Patients with acute onset arthritis may not have traditional rheumatologic disease. There is a growing possibility that they are suffering the after effects of infection by chikungunya virus.
“Chikungunya was once thought to be a tropical disease, limited to the hotter parts of Africa and Asia,” said Arvind Chopra, MD, DNB, Director and Chief Rheumatologist at the Center for Rheumatic Diseases in Pune, India. “In the last nine years, we have seen chikungunya break its geographic bounds. Cases are being reported in Europe and in the United States. Some patients develop persistent aches and pains that can easily be confused with rheumatoid arthritis or some other arthropathy. Arthritis caused by chikungunya can be a significant management challenge.”
Dr. Chopra will explore the developing problem of chikungunya-caused arthropathy during the clinical symposium Coming to a Joint Near You: Chikungunya today from 8:30 – 10:00 am. Kate Ryman, PhD, Associate Professor of Microbiology & Molecular genetics at the University of Pittsburgh Center for Vaccine Research, will discuss what is known of the immunopathogenic mechanisms of chikungunya arthritis.
Dr. Chopra experienced chikungunya during a 2006 epidemic in India. Clinicians and researchers were totally unprepared.
“Most of us didn’t even know how to spell chikungunya,” he said. “The only time we had ever heard of the virus was as an obscure tropical disease during medical training, the kind of disease we all forget because we never see it. Three or four months after the epidemic raged, we were inundated with all kinds of rheumatological syndromes from vague joint and back pains to inflammatory syndromes that looked like rheumatoid arthritis or different kinds of spondyloarthropathies.”
Dr. Chopra and other clinical researchers launched intensive investigations of the natural history of chikungunya and its arthritis-like complications.

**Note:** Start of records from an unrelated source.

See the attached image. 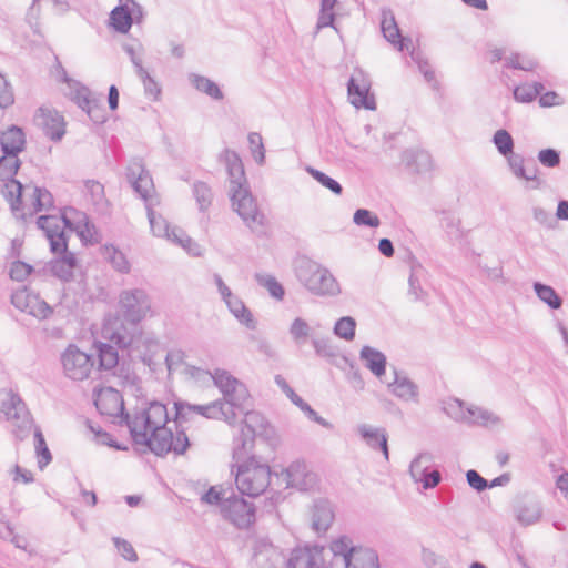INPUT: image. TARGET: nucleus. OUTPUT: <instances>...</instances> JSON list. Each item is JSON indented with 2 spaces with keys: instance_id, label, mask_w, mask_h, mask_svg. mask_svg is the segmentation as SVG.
<instances>
[{
  "instance_id": "53",
  "label": "nucleus",
  "mask_w": 568,
  "mask_h": 568,
  "mask_svg": "<svg viewBox=\"0 0 568 568\" xmlns=\"http://www.w3.org/2000/svg\"><path fill=\"white\" fill-rule=\"evenodd\" d=\"M440 222L449 240L458 241L463 237L459 219L452 214L445 213Z\"/></svg>"
},
{
  "instance_id": "41",
  "label": "nucleus",
  "mask_w": 568,
  "mask_h": 568,
  "mask_svg": "<svg viewBox=\"0 0 568 568\" xmlns=\"http://www.w3.org/2000/svg\"><path fill=\"white\" fill-rule=\"evenodd\" d=\"M545 87L541 82L521 83L514 89V99L520 103L532 102Z\"/></svg>"
},
{
  "instance_id": "63",
  "label": "nucleus",
  "mask_w": 568,
  "mask_h": 568,
  "mask_svg": "<svg viewBox=\"0 0 568 568\" xmlns=\"http://www.w3.org/2000/svg\"><path fill=\"white\" fill-rule=\"evenodd\" d=\"M113 542L118 551L122 555L124 559L132 562H135L138 560V555L129 541L119 537H114Z\"/></svg>"
},
{
  "instance_id": "43",
  "label": "nucleus",
  "mask_w": 568,
  "mask_h": 568,
  "mask_svg": "<svg viewBox=\"0 0 568 568\" xmlns=\"http://www.w3.org/2000/svg\"><path fill=\"white\" fill-rule=\"evenodd\" d=\"M193 196L199 210L205 212L212 205L214 194L210 185L202 181H196L192 187Z\"/></svg>"
},
{
  "instance_id": "46",
  "label": "nucleus",
  "mask_w": 568,
  "mask_h": 568,
  "mask_svg": "<svg viewBox=\"0 0 568 568\" xmlns=\"http://www.w3.org/2000/svg\"><path fill=\"white\" fill-rule=\"evenodd\" d=\"M357 547H354L352 540L347 536H341L331 542V550L334 557H341L344 566L347 564L348 558Z\"/></svg>"
},
{
  "instance_id": "16",
  "label": "nucleus",
  "mask_w": 568,
  "mask_h": 568,
  "mask_svg": "<svg viewBox=\"0 0 568 568\" xmlns=\"http://www.w3.org/2000/svg\"><path fill=\"white\" fill-rule=\"evenodd\" d=\"M11 303L16 308L38 320H47L53 313L52 307L27 286L18 288L11 294Z\"/></svg>"
},
{
  "instance_id": "54",
  "label": "nucleus",
  "mask_w": 568,
  "mask_h": 568,
  "mask_svg": "<svg viewBox=\"0 0 568 568\" xmlns=\"http://www.w3.org/2000/svg\"><path fill=\"white\" fill-rule=\"evenodd\" d=\"M445 413L457 422L467 420L468 407L464 408V403L460 399L453 398L445 403L444 405Z\"/></svg>"
},
{
  "instance_id": "34",
  "label": "nucleus",
  "mask_w": 568,
  "mask_h": 568,
  "mask_svg": "<svg viewBox=\"0 0 568 568\" xmlns=\"http://www.w3.org/2000/svg\"><path fill=\"white\" fill-rule=\"evenodd\" d=\"M94 346L99 357V369L110 371L118 365L119 354L114 344L112 345L110 342H97Z\"/></svg>"
},
{
  "instance_id": "58",
  "label": "nucleus",
  "mask_w": 568,
  "mask_h": 568,
  "mask_svg": "<svg viewBox=\"0 0 568 568\" xmlns=\"http://www.w3.org/2000/svg\"><path fill=\"white\" fill-rule=\"evenodd\" d=\"M33 197H34L33 205H34V210L37 212L44 210V209H49L50 206L53 205L52 194L45 189L36 186L33 189Z\"/></svg>"
},
{
  "instance_id": "42",
  "label": "nucleus",
  "mask_w": 568,
  "mask_h": 568,
  "mask_svg": "<svg viewBox=\"0 0 568 568\" xmlns=\"http://www.w3.org/2000/svg\"><path fill=\"white\" fill-rule=\"evenodd\" d=\"M337 3V0H321L320 13L316 22V33L327 27H332L337 31V28L334 24L335 13L334 8Z\"/></svg>"
},
{
  "instance_id": "62",
  "label": "nucleus",
  "mask_w": 568,
  "mask_h": 568,
  "mask_svg": "<svg viewBox=\"0 0 568 568\" xmlns=\"http://www.w3.org/2000/svg\"><path fill=\"white\" fill-rule=\"evenodd\" d=\"M538 160L546 168H556L560 164V153L555 149H544L539 151Z\"/></svg>"
},
{
  "instance_id": "19",
  "label": "nucleus",
  "mask_w": 568,
  "mask_h": 568,
  "mask_svg": "<svg viewBox=\"0 0 568 568\" xmlns=\"http://www.w3.org/2000/svg\"><path fill=\"white\" fill-rule=\"evenodd\" d=\"M94 405L101 415L125 419L123 397L112 387L94 390Z\"/></svg>"
},
{
  "instance_id": "50",
  "label": "nucleus",
  "mask_w": 568,
  "mask_h": 568,
  "mask_svg": "<svg viewBox=\"0 0 568 568\" xmlns=\"http://www.w3.org/2000/svg\"><path fill=\"white\" fill-rule=\"evenodd\" d=\"M507 158L508 164L513 173L520 179L525 180H537L536 170L528 173L524 166V158L520 154L510 153Z\"/></svg>"
},
{
  "instance_id": "38",
  "label": "nucleus",
  "mask_w": 568,
  "mask_h": 568,
  "mask_svg": "<svg viewBox=\"0 0 568 568\" xmlns=\"http://www.w3.org/2000/svg\"><path fill=\"white\" fill-rule=\"evenodd\" d=\"M189 79L197 91L205 93L210 98L214 100H222L224 98L220 87L209 78L191 73Z\"/></svg>"
},
{
  "instance_id": "9",
  "label": "nucleus",
  "mask_w": 568,
  "mask_h": 568,
  "mask_svg": "<svg viewBox=\"0 0 568 568\" xmlns=\"http://www.w3.org/2000/svg\"><path fill=\"white\" fill-rule=\"evenodd\" d=\"M267 422L255 410L245 413L240 434L234 438L233 459H243L252 453L256 435L262 434Z\"/></svg>"
},
{
  "instance_id": "25",
  "label": "nucleus",
  "mask_w": 568,
  "mask_h": 568,
  "mask_svg": "<svg viewBox=\"0 0 568 568\" xmlns=\"http://www.w3.org/2000/svg\"><path fill=\"white\" fill-rule=\"evenodd\" d=\"M280 550L267 538H258L254 544L253 561L257 568H275Z\"/></svg>"
},
{
  "instance_id": "17",
  "label": "nucleus",
  "mask_w": 568,
  "mask_h": 568,
  "mask_svg": "<svg viewBox=\"0 0 568 568\" xmlns=\"http://www.w3.org/2000/svg\"><path fill=\"white\" fill-rule=\"evenodd\" d=\"M369 77L362 69H355L347 83L351 103L357 109L375 110L376 102L374 97L369 95Z\"/></svg>"
},
{
  "instance_id": "10",
  "label": "nucleus",
  "mask_w": 568,
  "mask_h": 568,
  "mask_svg": "<svg viewBox=\"0 0 568 568\" xmlns=\"http://www.w3.org/2000/svg\"><path fill=\"white\" fill-rule=\"evenodd\" d=\"M169 422L166 406L159 402H153L148 408L135 412L131 417L125 415V424L130 429L131 436L139 433H150L153 428L165 427Z\"/></svg>"
},
{
  "instance_id": "51",
  "label": "nucleus",
  "mask_w": 568,
  "mask_h": 568,
  "mask_svg": "<svg viewBox=\"0 0 568 568\" xmlns=\"http://www.w3.org/2000/svg\"><path fill=\"white\" fill-rule=\"evenodd\" d=\"M493 142L501 155L508 156L513 153L514 140L508 131L504 129L498 130L494 134Z\"/></svg>"
},
{
  "instance_id": "26",
  "label": "nucleus",
  "mask_w": 568,
  "mask_h": 568,
  "mask_svg": "<svg viewBox=\"0 0 568 568\" xmlns=\"http://www.w3.org/2000/svg\"><path fill=\"white\" fill-rule=\"evenodd\" d=\"M357 433L365 444L374 450H381L386 460L389 458L387 433L385 428L373 427L367 424L357 426Z\"/></svg>"
},
{
  "instance_id": "27",
  "label": "nucleus",
  "mask_w": 568,
  "mask_h": 568,
  "mask_svg": "<svg viewBox=\"0 0 568 568\" xmlns=\"http://www.w3.org/2000/svg\"><path fill=\"white\" fill-rule=\"evenodd\" d=\"M334 517L332 504L326 499H318L312 508V528L317 534H324L333 524Z\"/></svg>"
},
{
  "instance_id": "24",
  "label": "nucleus",
  "mask_w": 568,
  "mask_h": 568,
  "mask_svg": "<svg viewBox=\"0 0 568 568\" xmlns=\"http://www.w3.org/2000/svg\"><path fill=\"white\" fill-rule=\"evenodd\" d=\"M402 163L414 174L428 173L434 169L432 155L424 150H405L402 153Z\"/></svg>"
},
{
  "instance_id": "39",
  "label": "nucleus",
  "mask_w": 568,
  "mask_h": 568,
  "mask_svg": "<svg viewBox=\"0 0 568 568\" xmlns=\"http://www.w3.org/2000/svg\"><path fill=\"white\" fill-rule=\"evenodd\" d=\"M468 424L489 426L497 425L500 423V418L493 412L478 406H469L467 420Z\"/></svg>"
},
{
  "instance_id": "29",
  "label": "nucleus",
  "mask_w": 568,
  "mask_h": 568,
  "mask_svg": "<svg viewBox=\"0 0 568 568\" xmlns=\"http://www.w3.org/2000/svg\"><path fill=\"white\" fill-rule=\"evenodd\" d=\"M287 486L296 487L301 490L307 488L315 478V475L307 471L304 462L296 460L292 463L285 470Z\"/></svg>"
},
{
  "instance_id": "44",
  "label": "nucleus",
  "mask_w": 568,
  "mask_h": 568,
  "mask_svg": "<svg viewBox=\"0 0 568 568\" xmlns=\"http://www.w3.org/2000/svg\"><path fill=\"white\" fill-rule=\"evenodd\" d=\"M534 291L538 298L550 308L558 310L561 307L562 300L551 286L536 282L534 283Z\"/></svg>"
},
{
  "instance_id": "32",
  "label": "nucleus",
  "mask_w": 568,
  "mask_h": 568,
  "mask_svg": "<svg viewBox=\"0 0 568 568\" xmlns=\"http://www.w3.org/2000/svg\"><path fill=\"white\" fill-rule=\"evenodd\" d=\"M44 133L52 141H59L65 133L63 118L51 110L40 109Z\"/></svg>"
},
{
  "instance_id": "48",
  "label": "nucleus",
  "mask_w": 568,
  "mask_h": 568,
  "mask_svg": "<svg viewBox=\"0 0 568 568\" xmlns=\"http://www.w3.org/2000/svg\"><path fill=\"white\" fill-rule=\"evenodd\" d=\"M21 165L17 154H4L0 158V180H11Z\"/></svg>"
},
{
  "instance_id": "56",
  "label": "nucleus",
  "mask_w": 568,
  "mask_h": 568,
  "mask_svg": "<svg viewBox=\"0 0 568 568\" xmlns=\"http://www.w3.org/2000/svg\"><path fill=\"white\" fill-rule=\"evenodd\" d=\"M247 140L254 160L256 163L263 164L265 160V149L262 135L257 132H251Z\"/></svg>"
},
{
  "instance_id": "55",
  "label": "nucleus",
  "mask_w": 568,
  "mask_h": 568,
  "mask_svg": "<svg viewBox=\"0 0 568 568\" xmlns=\"http://www.w3.org/2000/svg\"><path fill=\"white\" fill-rule=\"evenodd\" d=\"M10 184H7L8 189V199L10 201L11 210L16 214L17 212L21 211V196H22V184L14 179L9 180Z\"/></svg>"
},
{
  "instance_id": "61",
  "label": "nucleus",
  "mask_w": 568,
  "mask_h": 568,
  "mask_svg": "<svg viewBox=\"0 0 568 568\" xmlns=\"http://www.w3.org/2000/svg\"><path fill=\"white\" fill-rule=\"evenodd\" d=\"M31 265L22 261H16L11 264L9 274L12 280L22 282L31 274Z\"/></svg>"
},
{
  "instance_id": "18",
  "label": "nucleus",
  "mask_w": 568,
  "mask_h": 568,
  "mask_svg": "<svg viewBox=\"0 0 568 568\" xmlns=\"http://www.w3.org/2000/svg\"><path fill=\"white\" fill-rule=\"evenodd\" d=\"M126 178L134 192L144 201L145 207H148V204L153 205L152 193L154 192V184L152 176L143 164L139 161L132 162L128 166Z\"/></svg>"
},
{
  "instance_id": "35",
  "label": "nucleus",
  "mask_w": 568,
  "mask_h": 568,
  "mask_svg": "<svg viewBox=\"0 0 568 568\" xmlns=\"http://www.w3.org/2000/svg\"><path fill=\"white\" fill-rule=\"evenodd\" d=\"M148 219L152 233L159 237H166L172 241L174 239L173 231L179 232L176 229H170L168 221L153 210L152 204H148L146 207Z\"/></svg>"
},
{
  "instance_id": "3",
  "label": "nucleus",
  "mask_w": 568,
  "mask_h": 568,
  "mask_svg": "<svg viewBox=\"0 0 568 568\" xmlns=\"http://www.w3.org/2000/svg\"><path fill=\"white\" fill-rule=\"evenodd\" d=\"M232 473L235 471V484L242 495L257 497L266 491L271 484V468L262 464L254 456H246L243 459H234Z\"/></svg>"
},
{
  "instance_id": "23",
  "label": "nucleus",
  "mask_w": 568,
  "mask_h": 568,
  "mask_svg": "<svg viewBox=\"0 0 568 568\" xmlns=\"http://www.w3.org/2000/svg\"><path fill=\"white\" fill-rule=\"evenodd\" d=\"M514 513L520 525L530 526L541 518L542 507L535 497L524 496L516 501Z\"/></svg>"
},
{
  "instance_id": "52",
  "label": "nucleus",
  "mask_w": 568,
  "mask_h": 568,
  "mask_svg": "<svg viewBox=\"0 0 568 568\" xmlns=\"http://www.w3.org/2000/svg\"><path fill=\"white\" fill-rule=\"evenodd\" d=\"M307 172L324 187L328 189L336 195H341L343 193V187L335 179L328 176L324 172L316 170L314 168H307Z\"/></svg>"
},
{
  "instance_id": "28",
  "label": "nucleus",
  "mask_w": 568,
  "mask_h": 568,
  "mask_svg": "<svg viewBox=\"0 0 568 568\" xmlns=\"http://www.w3.org/2000/svg\"><path fill=\"white\" fill-rule=\"evenodd\" d=\"M381 27L382 32L388 42L394 44L399 51L408 50V44H412V40L402 37L400 30L390 10H383Z\"/></svg>"
},
{
  "instance_id": "47",
  "label": "nucleus",
  "mask_w": 568,
  "mask_h": 568,
  "mask_svg": "<svg viewBox=\"0 0 568 568\" xmlns=\"http://www.w3.org/2000/svg\"><path fill=\"white\" fill-rule=\"evenodd\" d=\"M258 285L265 287L270 295L276 300H283L284 288L282 284L271 274L255 273L254 275Z\"/></svg>"
},
{
  "instance_id": "13",
  "label": "nucleus",
  "mask_w": 568,
  "mask_h": 568,
  "mask_svg": "<svg viewBox=\"0 0 568 568\" xmlns=\"http://www.w3.org/2000/svg\"><path fill=\"white\" fill-rule=\"evenodd\" d=\"M37 224L41 229L49 243L51 252L61 253L68 248V242L64 227L73 229V225L65 213L58 215H41L38 217Z\"/></svg>"
},
{
  "instance_id": "33",
  "label": "nucleus",
  "mask_w": 568,
  "mask_h": 568,
  "mask_svg": "<svg viewBox=\"0 0 568 568\" xmlns=\"http://www.w3.org/2000/svg\"><path fill=\"white\" fill-rule=\"evenodd\" d=\"M345 568H379L378 555L374 549L357 547Z\"/></svg>"
},
{
  "instance_id": "21",
  "label": "nucleus",
  "mask_w": 568,
  "mask_h": 568,
  "mask_svg": "<svg viewBox=\"0 0 568 568\" xmlns=\"http://www.w3.org/2000/svg\"><path fill=\"white\" fill-rule=\"evenodd\" d=\"M323 551L324 547L318 545L296 547L291 551L287 568H323Z\"/></svg>"
},
{
  "instance_id": "20",
  "label": "nucleus",
  "mask_w": 568,
  "mask_h": 568,
  "mask_svg": "<svg viewBox=\"0 0 568 568\" xmlns=\"http://www.w3.org/2000/svg\"><path fill=\"white\" fill-rule=\"evenodd\" d=\"M432 457L427 453L416 456L409 466V473L415 483H422L424 489L436 487L442 479L437 469L429 470Z\"/></svg>"
},
{
  "instance_id": "5",
  "label": "nucleus",
  "mask_w": 568,
  "mask_h": 568,
  "mask_svg": "<svg viewBox=\"0 0 568 568\" xmlns=\"http://www.w3.org/2000/svg\"><path fill=\"white\" fill-rule=\"evenodd\" d=\"M175 432L171 428H153L150 433H139L131 436L134 444L146 446L156 456H165L169 453L183 455L190 447V440L184 429H180V424L175 423Z\"/></svg>"
},
{
  "instance_id": "4",
  "label": "nucleus",
  "mask_w": 568,
  "mask_h": 568,
  "mask_svg": "<svg viewBox=\"0 0 568 568\" xmlns=\"http://www.w3.org/2000/svg\"><path fill=\"white\" fill-rule=\"evenodd\" d=\"M295 274L298 282L313 295L334 297L342 292L339 283L331 271L315 261L300 260Z\"/></svg>"
},
{
  "instance_id": "49",
  "label": "nucleus",
  "mask_w": 568,
  "mask_h": 568,
  "mask_svg": "<svg viewBox=\"0 0 568 568\" xmlns=\"http://www.w3.org/2000/svg\"><path fill=\"white\" fill-rule=\"evenodd\" d=\"M356 322L351 316L339 318L334 326V334L345 341H353L355 337Z\"/></svg>"
},
{
  "instance_id": "30",
  "label": "nucleus",
  "mask_w": 568,
  "mask_h": 568,
  "mask_svg": "<svg viewBox=\"0 0 568 568\" xmlns=\"http://www.w3.org/2000/svg\"><path fill=\"white\" fill-rule=\"evenodd\" d=\"M1 150L4 154H19L26 145V135L21 128L11 125L1 133Z\"/></svg>"
},
{
  "instance_id": "64",
  "label": "nucleus",
  "mask_w": 568,
  "mask_h": 568,
  "mask_svg": "<svg viewBox=\"0 0 568 568\" xmlns=\"http://www.w3.org/2000/svg\"><path fill=\"white\" fill-rule=\"evenodd\" d=\"M14 97L7 79L0 73V108L6 109L13 104Z\"/></svg>"
},
{
  "instance_id": "31",
  "label": "nucleus",
  "mask_w": 568,
  "mask_h": 568,
  "mask_svg": "<svg viewBox=\"0 0 568 568\" xmlns=\"http://www.w3.org/2000/svg\"><path fill=\"white\" fill-rule=\"evenodd\" d=\"M359 357L365 367L368 368L377 378L384 382L383 376L385 375L387 363L386 356L371 346H364L361 349Z\"/></svg>"
},
{
  "instance_id": "59",
  "label": "nucleus",
  "mask_w": 568,
  "mask_h": 568,
  "mask_svg": "<svg viewBox=\"0 0 568 568\" xmlns=\"http://www.w3.org/2000/svg\"><path fill=\"white\" fill-rule=\"evenodd\" d=\"M311 332V327L307 324L306 321H304L301 317H297L293 321L290 327V334L292 335L293 339L295 342H301L302 339H305Z\"/></svg>"
},
{
  "instance_id": "2",
  "label": "nucleus",
  "mask_w": 568,
  "mask_h": 568,
  "mask_svg": "<svg viewBox=\"0 0 568 568\" xmlns=\"http://www.w3.org/2000/svg\"><path fill=\"white\" fill-rule=\"evenodd\" d=\"M0 414L11 423V433L17 440H24L33 430L38 467L41 470L47 467L52 460L51 452L41 429L33 425V419L19 395L12 390H0Z\"/></svg>"
},
{
  "instance_id": "8",
  "label": "nucleus",
  "mask_w": 568,
  "mask_h": 568,
  "mask_svg": "<svg viewBox=\"0 0 568 568\" xmlns=\"http://www.w3.org/2000/svg\"><path fill=\"white\" fill-rule=\"evenodd\" d=\"M211 377L214 385L223 394L222 400L226 406L232 407L234 412L240 410L242 413L250 398V393L246 386L225 369L216 368L211 374Z\"/></svg>"
},
{
  "instance_id": "37",
  "label": "nucleus",
  "mask_w": 568,
  "mask_h": 568,
  "mask_svg": "<svg viewBox=\"0 0 568 568\" xmlns=\"http://www.w3.org/2000/svg\"><path fill=\"white\" fill-rule=\"evenodd\" d=\"M224 302L226 303L229 310L231 313L246 327L254 329L256 326V322L253 318V315L251 311L244 305V303L233 294L225 298Z\"/></svg>"
},
{
  "instance_id": "14",
  "label": "nucleus",
  "mask_w": 568,
  "mask_h": 568,
  "mask_svg": "<svg viewBox=\"0 0 568 568\" xmlns=\"http://www.w3.org/2000/svg\"><path fill=\"white\" fill-rule=\"evenodd\" d=\"M101 336L119 348H126L138 343L141 337V329L139 324H135V329H133L129 323L125 325L123 320L114 317L103 323Z\"/></svg>"
},
{
  "instance_id": "6",
  "label": "nucleus",
  "mask_w": 568,
  "mask_h": 568,
  "mask_svg": "<svg viewBox=\"0 0 568 568\" xmlns=\"http://www.w3.org/2000/svg\"><path fill=\"white\" fill-rule=\"evenodd\" d=\"M175 423L182 425L187 422L193 414H197L209 419H222L230 425H233L237 419V413L232 407L216 399L206 405H191L185 402H175Z\"/></svg>"
},
{
  "instance_id": "22",
  "label": "nucleus",
  "mask_w": 568,
  "mask_h": 568,
  "mask_svg": "<svg viewBox=\"0 0 568 568\" xmlns=\"http://www.w3.org/2000/svg\"><path fill=\"white\" fill-rule=\"evenodd\" d=\"M383 383L387 385L388 390L397 398L404 402H419L418 386L406 375L399 374L396 369H394L393 381H384Z\"/></svg>"
},
{
  "instance_id": "45",
  "label": "nucleus",
  "mask_w": 568,
  "mask_h": 568,
  "mask_svg": "<svg viewBox=\"0 0 568 568\" xmlns=\"http://www.w3.org/2000/svg\"><path fill=\"white\" fill-rule=\"evenodd\" d=\"M84 189L91 203L97 209L103 210L106 206L108 200L105 197L104 186L102 183L95 180H88L84 182Z\"/></svg>"
},
{
  "instance_id": "12",
  "label": "nucleus",
  "mask_w": 568,
  "mask_h": 568,
  "mask_svg": "<svg viewBox=\"0 0 568 568\" xmlns=\"http://www.w3.org/2000/svg\"><path fill=\"white\" fill-rule=\"evenodd\" d=\"M61 363L64 375L73 381L87 379L94 367L92 356L73 344L62 353Z\"/></svg>"
},
{
  "instance_id": "1",
  "label": "nucleus",
  "mask_w": 568,
  "mask_h": 568,
  "mask_svg": "<svg viewBox=\"0 0 568 568\" xmlns=\"http://www.w3.org/2000/svg\"><path fill=\"white\" fill-rule=\"evenodd\" d=\"M219 161L226 168L230 178V195L233 210L239 214L245 225L257 236L266 233V217L258 209L245 178L244 166L240 155L225 149Z\"/></svg>"
},
{
  "instance_id": "15",
  "label": "nucleus",
  "mask_w": 568,
  "mask_h": 568,
  "mask_svg": "<svg viewBox=\"0 0 568 568\" xmlns=\"http://www.w3.org/2000/svg\"><path fill=\"white\" fill-rule=\"evenodd\" d=\"M221 513L225 519L241 529L248 528L255 521L254 505L234 494L224 499Z\"/></svg>"
},
{
  "instance_id": "11",
  "label": "nucleus",
  "mask_w": 568,
  "mask_h": 568,
  "mask_svg": "<svg viewBox=\"0 0 568 568\" xmlns=\"http://www.w3.org/2000/svg\"><path fill=\"white\" fill-rule=\"evenodd\" d=\"M64 81L70 88L71 100L88 114L93 123H104L106 121V115L102 104L103 95L100 94L99 97H95L88 87L67 78L65 73Z\"/></svg>"
},
{
  "instance_id": "36",
  "label": "nucleus",
  "mask_w": 568,
  "mask_h": 568,
  "mask_svg": "<svg viewBox=\"0 0 568 568\" xmlns=\"http://www.w3.org/2000/svg\"><path fill=\"white\" fill-rule=\"evenodd\" d=\"M112 28L120 33H128L132 27V12L128 3H120L110 13Z\"/></svg>"
},
{
  "instance_id": "40",
  "label": "nucleus",
  "mask_w": 568,
  "mask_h": 568,
  "mask_svg": "<svg viewBox=\"0 0 568 568\" xmlns=\"http://www.w3.org/2000/svg\"><path fill=\"white\" fill-rule=\"evenodd\" d=\"M103 255L118 272L122 274H128L130 272L131 264L125 254L114 245H105L103 247Z\"/></svg>"
},
{
  "instance_id": "7",
  "label": "nucleus",
  "mask_w": 568,
  "mask_h": 568,
  "mask_svg": "<svg viewBox=\"0 0 568 568\" xmlns=\"http://www.w3.org/2000/svg\"><path fill=\"white\" fill-rule=\"evenodd\" d=\"M119 305L124 321L133 329H135V324H140L152 312L151 297L143 288L122 291L119 296Z\"/></svg>"
},
{
  "instance_id": "60",
  "label": "nucleus",
  "mask_w": 568,
  "mask_h": 568,
  "mask_svg": "<svg viewBox=\"0 0 568 568\" xmlns=\"http://www.w3.org/2000/svg\"><path fill=\"white\" fill-rule=\"evenodd\" d=\"M122 49L123 51L130 57V60L132 62V64L134 65L135 68V72L139 73V72H144V68L142 65V53H143V48L141 44L138 45V49L130 44V43H124L122 45Z\"/></svg>"
},
{
  "instance_id": "57",
  "label": "nucleus",
  "mask_w": 568,
  "mask_h": 568,
  "mask_svg": "<svg viewBox=\"0 0 568 568\" xmlns=\"http://www.w3.org/2000/svg\"><path fill=\"white\" fill-rule=\"evenodd\" d=\"M353 221L356 225H365L369 227H377L381 224L378 216L366 209L356 210Z\"/></svg>"
}]
</instances>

Chikungunya is an arbovirus, transmitted by the Aedes aegypti mosquito and, more recently, by the more cold-tolerant Aedes albopictus mosquito. This additional vector may account for the recent geographic spread of the virus from the tropics into more temperate regions.
Chikungunya is related to dengue, found worldwide, and Ross River virus, seen only in Eastern Australia. All three present with excruciating joint and soft tissue pain, although most chikungunya patients recover within two to three weeks.
Infection with the chikungunya virus triggers an intense cytokine response. Patients typically show elevated levels of TNF, IL6, IL13, and other cytokines usually seen in patients with acute rheumatoid arthritis, Dr. Chopra said. The most clinically significant difference between acute RA and acute chikungunya arthritis is the lack of autoantibodies in chikungunya.
Treatment also differs, at least in the short term. While chloroquine is often used to treat RA, it is no more effective than NSAIDs for treating the persistent aches and pains of chikungunya during the first six months. There are no randomized clinical trial data on the comparative effectiveness of different agents for longer-term treatment of chikungunya.
“Because chikungunya produces predominately musculoskeletal aches and pains, and some patients will persist with rheumatological symptoms, it is important for rheumatologists to keep this virus in the differential diagnosis when presented with acute onset of rheumatism and soft tissue aches,” Dr. Chopra said. “Chikungunya is a very close mimic of RA, and in particular its seronegative (rheumatoid factor) form. The patient may present with classic rheumatoid symptoms and a history of chikungunya, and the serology with elevated acute-phase reactants will be almost identical with RA.”
Chikungunya patients almost never test positive for autoantibodies, however, and chikungunya also produces significant soft tissue damage. Patients often have puffy hands and feet, heel pain, and pain around the wrists and ankles.
“That periarticular involvement can be another clue that we are dealing with chikungunya and not an autoimmune arthritis,” Dr. Chopra said.